**Requirements**. Transcribe the passage of the developer platform announcement word for word, beginning at "We have built" and stopping after "Developers Portal (developers.nlpcore.com)".

**Source excerpt**.
Lets get coding!

It has been quite a year where we rewrote our user-interface (read at nlpcore.io/user-documentation), revamped our core search algorithms (read at nlpcore.io/search-engine-improvements-in-preview-release), revised our core infrastructure for scale (read at nlpcore.io/revamping-it-all), and to round it all we now invite you to preview our development platform complete with secure web service APIs and code samples all hosted on widely used cloud services.

We have built our APIs using Swagger (swagger.io) framework for RESTful web services and have hosted these services on Tyk (tyk.io) API Gateway and Management Platform – both of these are well trusted and widely used tools among developers community. Furthermore we have integrated these with our identity and authentication management services (built on freeIPA freeipa.org).

Developers Portal (developers.nlpcore.com)

Registration and Secure Access to Projects
To access our platform APIs, developers register at our portal using the registration page at (developers.nlpcore.com/portal/register/). Once registered, they can log-in to the portal and request an API Key at (developers.nlpcore.com/portal/apis) to get started (they only need to request the key once). They can register for any publicly available projects and / or create new projects where they can then upload their own documents or web pages for search.

**Data supplied**.
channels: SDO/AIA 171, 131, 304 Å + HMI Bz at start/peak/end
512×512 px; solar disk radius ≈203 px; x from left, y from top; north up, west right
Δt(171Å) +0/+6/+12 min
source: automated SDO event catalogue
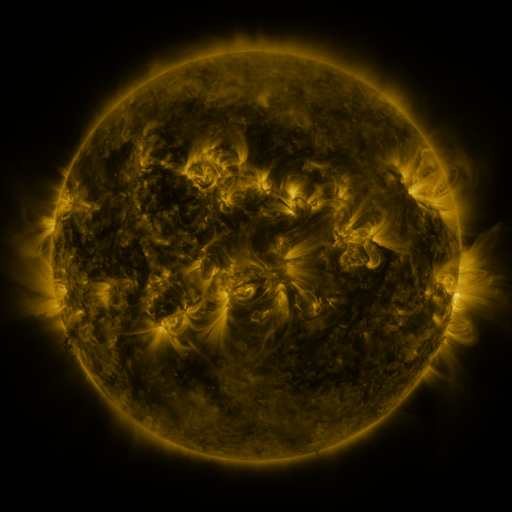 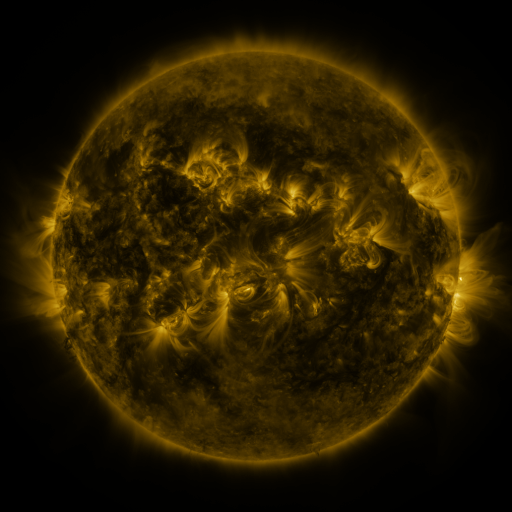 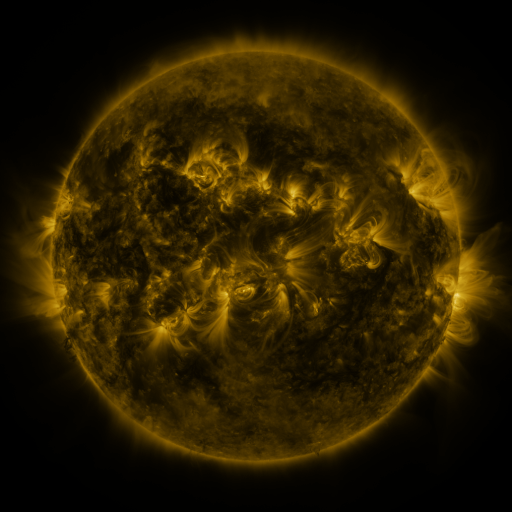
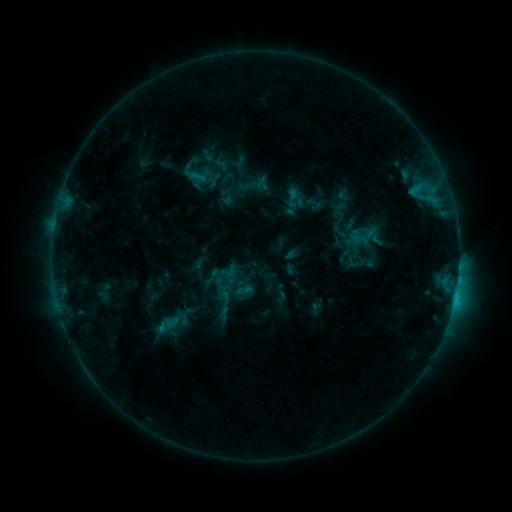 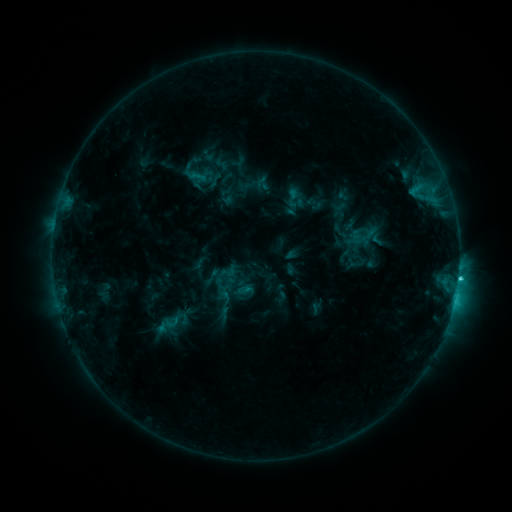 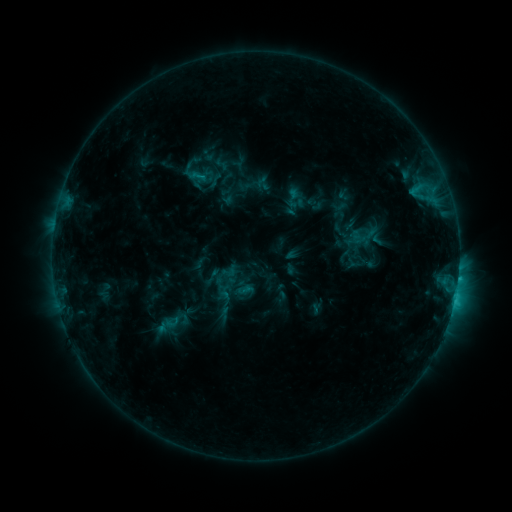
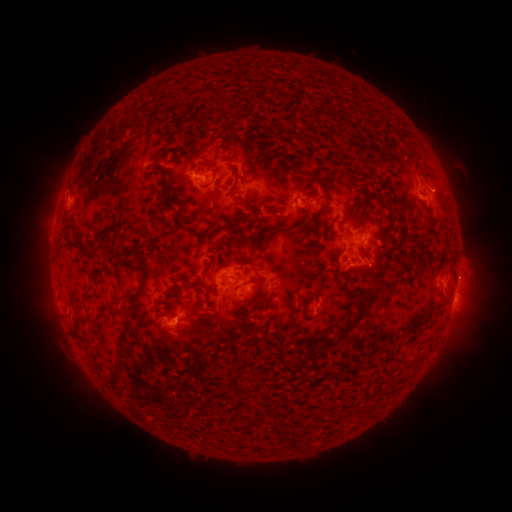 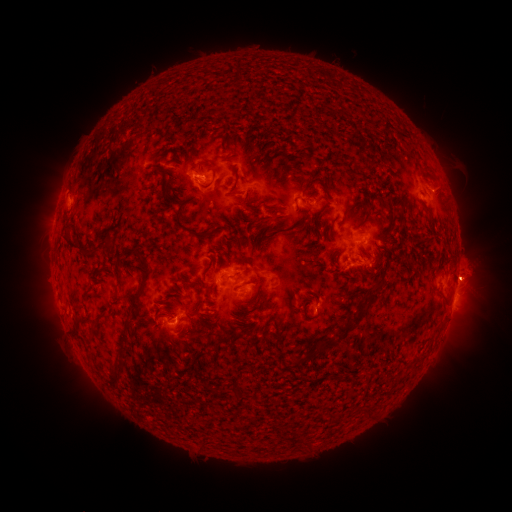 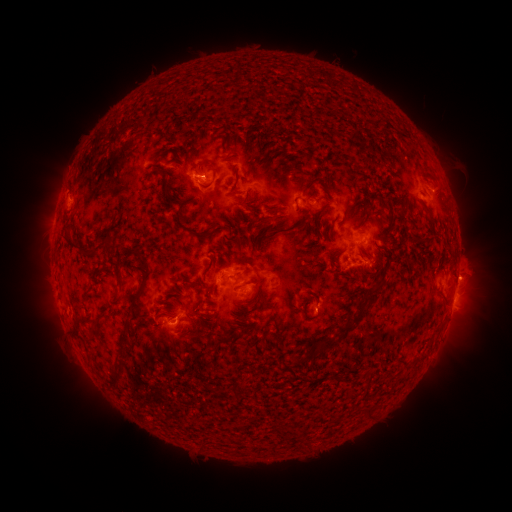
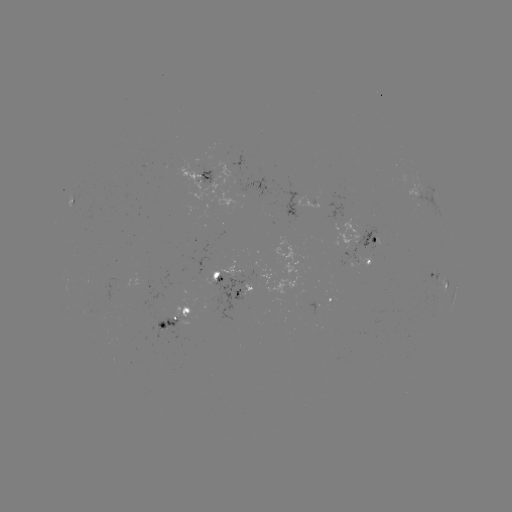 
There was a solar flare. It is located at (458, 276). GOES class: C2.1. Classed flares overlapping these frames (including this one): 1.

**The completed task**.
We have built our APIs using Swagger (swagger.io) framework for RESTful web services and have hosted these services on Tyk (tyk.io) API Gateway and Management Platform – both of these are well trusted and widely used tools among developers community. Furthermore we have integrated these with our identity and authentication management services (built on freeIPA freeipa.org).

Developers Portal (developers.nlpcore.com)